ACTION ITEM: Lines before the one containing "Given this setup, evaluate" are left out; return that line and every line after it exactly, through the end of the data below.

Data excerpts
BEGIN

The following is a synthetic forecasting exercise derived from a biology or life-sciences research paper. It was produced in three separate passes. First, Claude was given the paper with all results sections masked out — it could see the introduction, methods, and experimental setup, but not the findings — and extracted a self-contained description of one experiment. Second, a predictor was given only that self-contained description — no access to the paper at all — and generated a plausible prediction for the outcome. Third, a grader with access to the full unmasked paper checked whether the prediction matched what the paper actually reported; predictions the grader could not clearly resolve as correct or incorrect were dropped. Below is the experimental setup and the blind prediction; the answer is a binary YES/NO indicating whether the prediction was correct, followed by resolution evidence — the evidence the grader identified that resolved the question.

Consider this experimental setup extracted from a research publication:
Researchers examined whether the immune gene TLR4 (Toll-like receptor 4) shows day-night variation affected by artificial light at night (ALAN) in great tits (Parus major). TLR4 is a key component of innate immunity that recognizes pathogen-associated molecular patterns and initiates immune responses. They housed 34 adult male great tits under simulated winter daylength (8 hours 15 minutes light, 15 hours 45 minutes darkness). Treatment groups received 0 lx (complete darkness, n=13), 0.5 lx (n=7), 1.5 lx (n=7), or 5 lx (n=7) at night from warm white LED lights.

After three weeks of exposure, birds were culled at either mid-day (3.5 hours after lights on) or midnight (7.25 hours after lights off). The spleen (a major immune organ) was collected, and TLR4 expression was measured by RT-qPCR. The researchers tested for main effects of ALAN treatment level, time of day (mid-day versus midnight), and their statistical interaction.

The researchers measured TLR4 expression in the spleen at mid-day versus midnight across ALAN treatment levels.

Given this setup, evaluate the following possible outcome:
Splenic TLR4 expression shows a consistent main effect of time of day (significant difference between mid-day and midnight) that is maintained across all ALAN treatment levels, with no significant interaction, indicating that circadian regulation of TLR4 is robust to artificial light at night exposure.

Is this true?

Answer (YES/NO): NO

END

RESPONSE TO THIS TASK:
Given this setup, evaluate the following possible outcome:
Splenic TLR4 expression shows a consistent main effect of time of day (significant difference between mid-day and midnight) that is maintained across all ALAN treatment levels, with no significant interaction, indicating that circadian regulation of TLR4 is robust to artificial light at night exposure.

Is this true?

Answer (YES/NO): NO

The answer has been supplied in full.